## Trecho do documento
========

Para Farinelli, o principal problema do Chile segue sendo o neoliberalismo. Ele destaca que o estallido social tinha demandas claramente antineoliberais, as principais pautadas na distribuição de renda e no sistema previdenciário chileno, que é totalmente administrado por empresas privadas. Segundo ele, esses elementos constituem "a grande razão do endividamento e do empobrecimento das classes trabalhadoras".

"E quando se criou a assembleia constituinte, na primeira constituinte que foi eleita em 2021, a grande maioria das pessoas que foram eleitas eram pessoas ligadas a movimentos que defendiam o fim daquele sistema — aquele não, desse sistema, porque ele continua vigente […]. Aquela constituinte fracassou; fez um ótimo texto, mas que acabou sendo rejeitado no plebiscito de 2022."

Ele avalia que a atual Constituição do Chile, elaborada durante a ditadura de Augusto Pinochet (1974–1990), tem muitos problemas "e impede, por exemplo, o investimento público e a própria administração pública de muitas coisas", pois tem uma cláusula que determina como inconstitucional a atuação do Estado em algumas áreas, como a Previdência.

========

## Entradas apresentadas
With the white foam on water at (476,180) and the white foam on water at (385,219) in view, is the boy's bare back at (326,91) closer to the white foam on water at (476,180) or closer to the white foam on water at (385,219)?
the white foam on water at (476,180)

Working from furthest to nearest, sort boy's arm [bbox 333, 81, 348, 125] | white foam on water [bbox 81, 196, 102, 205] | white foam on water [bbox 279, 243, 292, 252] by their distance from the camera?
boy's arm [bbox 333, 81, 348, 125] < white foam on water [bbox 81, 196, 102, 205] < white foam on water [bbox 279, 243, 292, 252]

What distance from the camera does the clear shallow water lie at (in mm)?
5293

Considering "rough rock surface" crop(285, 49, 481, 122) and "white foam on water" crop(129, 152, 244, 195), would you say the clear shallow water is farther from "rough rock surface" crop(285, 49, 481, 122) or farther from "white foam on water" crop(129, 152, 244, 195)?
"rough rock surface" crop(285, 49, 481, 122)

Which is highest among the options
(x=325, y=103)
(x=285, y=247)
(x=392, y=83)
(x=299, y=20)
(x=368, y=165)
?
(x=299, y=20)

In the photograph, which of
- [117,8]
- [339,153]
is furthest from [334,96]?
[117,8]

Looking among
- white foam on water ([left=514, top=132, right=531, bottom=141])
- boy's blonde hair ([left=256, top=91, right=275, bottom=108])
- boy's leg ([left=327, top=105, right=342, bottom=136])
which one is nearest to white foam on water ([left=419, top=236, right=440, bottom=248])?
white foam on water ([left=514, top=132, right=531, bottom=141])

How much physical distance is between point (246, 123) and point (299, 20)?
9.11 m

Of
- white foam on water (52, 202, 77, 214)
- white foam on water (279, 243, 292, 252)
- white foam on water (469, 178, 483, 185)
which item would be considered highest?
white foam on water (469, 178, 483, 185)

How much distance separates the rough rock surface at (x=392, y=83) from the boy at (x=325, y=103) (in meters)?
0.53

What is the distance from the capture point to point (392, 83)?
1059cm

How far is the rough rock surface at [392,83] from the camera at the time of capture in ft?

========

## Exercícios propostos
1) Diga se cada afirmação a seguir concorda com o trecho do documento. Responda sim ou não e cite literalmente as palavras do trecho que decidem a questão.
(a) O sistema previdenciário chileno é totalmente administrado por empresas privadas.
(b) O texto da primeira constituinte foi aprovado no plebiscito de 2022.
(c) A atual Constituição do Chile foi elaborada durante a ditadura de Augusto Pinochet.
2) Extraia das entradas todas as linhas que contêm a palavra "point".

## Respostas dos exercícios
1)
(a) Sim: "que é totalmente administrado por empresas privadas".
(b) Não: "acabou sendo rejeitado no plebiscito de 2022".
(c) Sim: "elaborada durante a ditadura de Augusto Pinochet (1974–1990)".

2)
How much physical distance is between point (246, 123) and point (299, 20)?
What is the distance from the capture point to point (392, 83)?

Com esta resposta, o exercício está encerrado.